The above, as well as additional purposes, features, and advantages of exemplary embodiments of the present disclosure will become readily apparent from the following detailed description when read in conjunction with the accompanying drawings. Several embodiments of the present disclosure are illustrated by way of example, and not by way of limitation, in the figures of the accompanying drawings and in which like reference numerals refer to similar or corresponding parts and in which:

FIG. 1 is a simplified block diagram schematically illustrating an artificial intelligence processor according to an embodiment of the present disclosure;

FIG. 2 is a detailed block diagram schematically illustrating a task scheduler according to an embodiment of the present disclosure;

FIG. 3 is a simplified flowchart schematically illustrating a method for performing task scheduling according to the present disclosure;

FIG. 4 is a flow chart schematically illustrating details of a method for performing task scheduling according to an embodiment of the present disclosure;

FIG. 5 is a schematic flow chart diagram illustrating a method for performing task scheduling according to an embodiment of the present disclosure;

FIG. 6 is a state transition diagram schematically illustrating a process for performing task scheduling according to an embodiment of the present disclosure;

FIG. 7 is a schematic diagram illustrating the architecture of software and hardware for data flow programming according to an embodiment of the present disclosure;

fig. 8 is a block diagram illustrating a board card according to an embodiment of the present disclosure;

fig. 9 is a block diagram showing a combination processing apparatus according to an embodiment of the present disclosure;

FIG. 10 is a schematic diagram illustrating the internal structure of a computing device according to an embodiment of the present disclosure;

FIG. 11 is a schematic diagram illustrating the internal architecture of a processor core according to an embodiment of the present disclosure; and

FIG. 12 is a schematic diagram illustrating a data write process between processor cores of different clusters according to an embodiment of the present disclosure.

Detailed Description

The following description of the embodiments of the present disclosure will be made clearly and fully with reference to the accompanying drawings of the embodiments of the present disclosure, in which it is apparent that the described embodiments are some, but not all, embodiments of the present disclosure. All other embodiments, which can be made by those skilled in the art without the inventive effort, based on the embodiments in this disclosure are intended to be within the scope of this disclosure.

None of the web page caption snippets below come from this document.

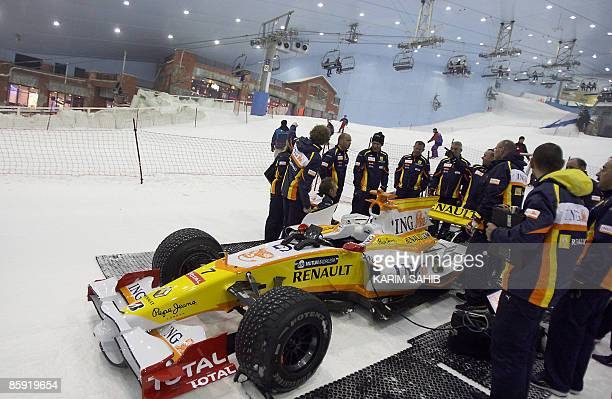 Renault's Formula One crew prepare the R29 for Brazilian driver Nelson Piquet during a promotional event for the car manufacturer at the indoor ski...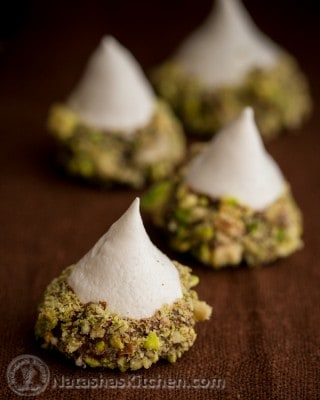 These Meringue Acorns are a real show stopper and taste heavenly. Vanilla meringue surrounded by melted chocolate truffles and covered with salty nuttiness.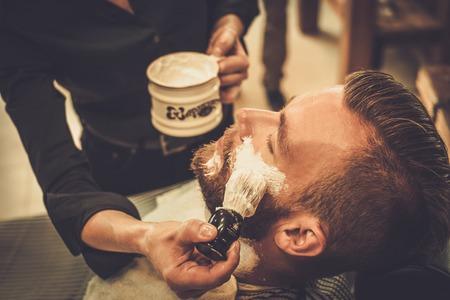 Photo pour Client during beard shaving in barber shop - image libre de droit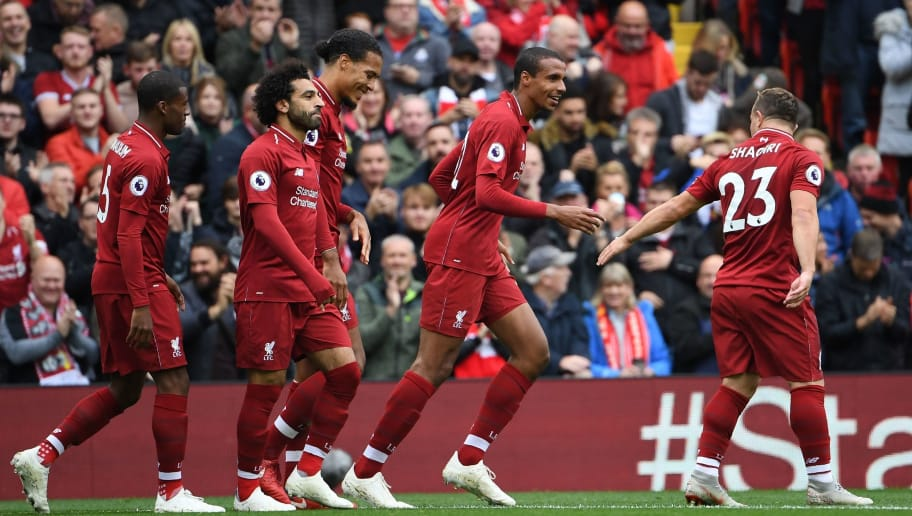 Liverpool's German-born Cameroonian defender Joel Matip (2R) celebrates with Liverpool's Swiss midfielder Xherdan Shaqiri (R) after scoring the team's second goal during the English Premier League football match between Liverpool and Southampton at Anfield in Liverpool, north west England on September 22, 2018. (Photo by Paul ELLIS / AFP) / RESTRICTED TO EDITORIAL USE. No use with unauthorized audio, video, data, fixture lists, club/league logos or 'live' services. Online in-match use limited to 120 images. An additional 40 images may be used in extra time. No video emulation. Social media in-match use limited to 120 images. An additional 40 images may be used in extra time. No use in betting publications, games or single club/league/player publications. /         (Photo credit should read PAUL ELLIS/AFP/Getty Images)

It should be understood that the terms "first," "second," "third," and "fourth," etc. in the claims, specification, and drawings of this disclosure are used for distinguishing between different objects and not for describing a particular sequential order. The terms "comprises" and "comprising" when used in the specification and claims of this disclosure are taken to specify the presence of stated features, integers, steps, operations, elements, and/or components, but do not preclude the presence or addition of one or more other features, integers, steps, operations, elements, components, and/or groups thereof.

It is also to be understood that the terminology used in the description of the disclosure herein is for the purpose of describing particular embodiments only, and is not intended to be limiting of the disclosure. As used in this disclosure and in the claims, the singular forms "a," "an," and "the" are intended to include the plural forms as well, unless the context clearly indicates otherwise. It should be further understood that the term "and/or" as used in the present disclosure and claims refers to any and all possible combinations of one or more of the associated listed items, and includes such combinations.

As used in this specification and the claims, the term "if" may be interpreted as "when..once" or "in response to a determination" or "in response to detection" depending on the context. Similarly, the phrase "if a determination" or "if a [ described condition or event ] is detected" may be interpreted in the context of meaning "upon determination" or "in response to determination" or "upon detection of a [ described condition or event ]" or "in response to detection of a [ described condition or event ]".

As mentioned previously, to achieve efficient task scheduling and execution, the scheme of the present disclosure proposes a dual thread mechanism. Specifically, by abstractly dividing the tasks run by the processor into a prefetch task ("prefetch task") and an actual task ("real task"), and completing the prefetch task of the next task during execution of the actual task of the current task, a "pseudo" double-threaded task schedule may be achieved. Therefore, the scheme of the present disclosure can realize a certain degree of parallel execution of the current task and the subsequent task, thereby improving the speed and efficiency of task execution and reducing the overhead of thread switching and the complexity of control logic.

Specific embodiments of the present disclosure are described in detail below with reference to the accompanying drawings.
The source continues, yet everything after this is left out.